• **EXERCISE AIM**
Repeat exactly, and only, the lines of the entries below from the one with "There is no" through the one with "Is this true?", both ends included.

#### EXERCISE MATERIAL ####

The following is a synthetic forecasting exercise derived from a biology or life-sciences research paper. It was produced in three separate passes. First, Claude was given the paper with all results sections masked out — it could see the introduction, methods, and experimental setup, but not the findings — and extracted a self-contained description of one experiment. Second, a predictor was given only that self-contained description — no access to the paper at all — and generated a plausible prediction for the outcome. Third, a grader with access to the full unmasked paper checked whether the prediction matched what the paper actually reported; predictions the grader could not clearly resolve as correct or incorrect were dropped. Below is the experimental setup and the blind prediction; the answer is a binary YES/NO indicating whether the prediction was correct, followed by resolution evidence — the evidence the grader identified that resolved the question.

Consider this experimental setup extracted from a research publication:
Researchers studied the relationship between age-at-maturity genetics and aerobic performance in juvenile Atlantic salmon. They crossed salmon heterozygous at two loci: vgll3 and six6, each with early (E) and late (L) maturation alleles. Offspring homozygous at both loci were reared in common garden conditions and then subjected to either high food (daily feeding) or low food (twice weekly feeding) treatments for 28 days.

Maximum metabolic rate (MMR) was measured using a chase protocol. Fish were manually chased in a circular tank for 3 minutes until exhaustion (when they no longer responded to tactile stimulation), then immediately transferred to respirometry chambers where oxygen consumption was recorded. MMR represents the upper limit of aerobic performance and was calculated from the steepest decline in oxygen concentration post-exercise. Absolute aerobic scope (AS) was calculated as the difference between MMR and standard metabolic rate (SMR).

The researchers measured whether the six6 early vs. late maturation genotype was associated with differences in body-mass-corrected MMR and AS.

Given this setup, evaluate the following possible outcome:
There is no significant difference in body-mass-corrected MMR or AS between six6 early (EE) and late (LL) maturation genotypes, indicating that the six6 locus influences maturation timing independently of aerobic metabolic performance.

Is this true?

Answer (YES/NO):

####

• **TASK RESULT**
There is no significant difference in body-mass-corrected MMR or AS between six6 early (EE) and late (LL) maturation genotypes, indicating that the six6 locus influences maturation timing independently of aerobic metabolic performance.

Is this true?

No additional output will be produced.